I don’t have a lesson today – Teacher is away at an Irish fiddle camp in one of the Carolinas (I can’t ever keep the Carolinas straight – apologies to the good people who call them home). I was interested in her preparation for the expedition – she has been playing her fiddle for the past few weeks to prep in earnest. By “fiddle,” I mean she took one of her backup violins (not her Very Fine German One) out to the luthier to have him put on different strings and a lower bridge. Of course a fiddle is just a violin, but playing seriously in the style of Irish fiddling apparently necessitates some tweaks to the standard violin setup. After the changes, she was feeling horrible about the way she sounded on the fiddle, “It’s all I can do to play with the thing.” So she was keeping it with her, playing it all the time in the hopes that she would arrive at the camp sounding respectable. I have heard her play this backup violin before and hate to admit that I couldn’t tell much difference (it definitely sounds different than her Very Fine German One, which oozes buttery brown sugar).

__WHAT YOU HAVE TO DO__.
Summarize the passage above about the teacher's fiddle in two sentences.

__RECORDED DATA__.
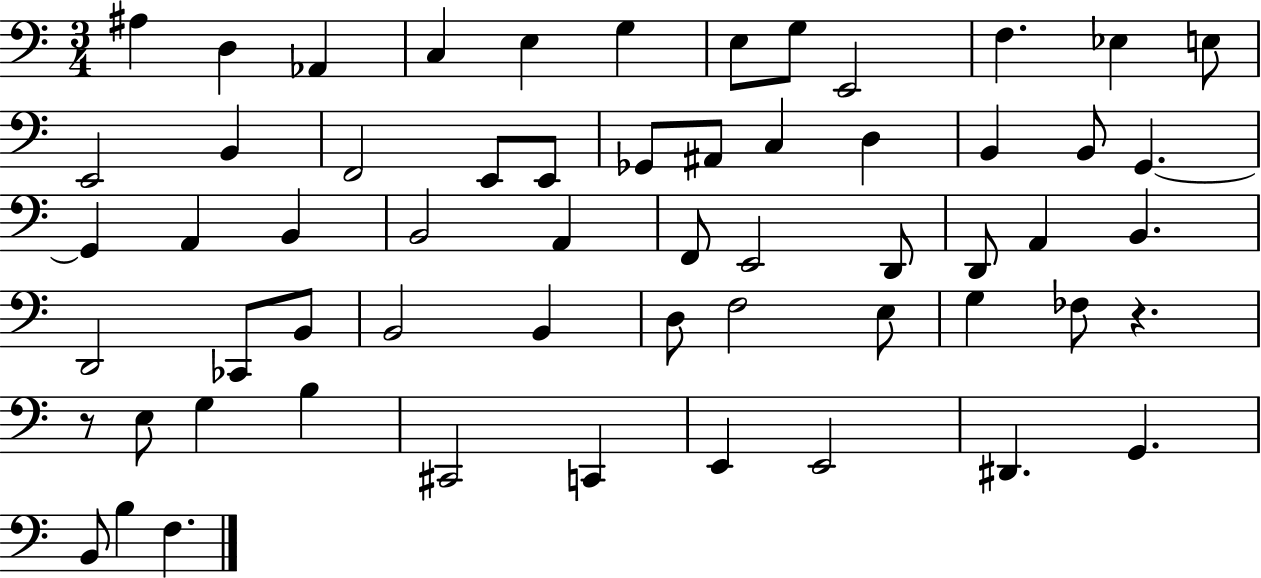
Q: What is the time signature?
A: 3/4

__THE SOLUTION__.
The writer has no lesson today because the teacher is away at an Irish fiddle camp in one of the Carolinas. She has prepared for weeks by playing a backup violin that a luthier fitted with different strings and a lower bridge, and although she felt she sounded horrible on it, the writer, having heard her play that violin before, admits to noticing little difference.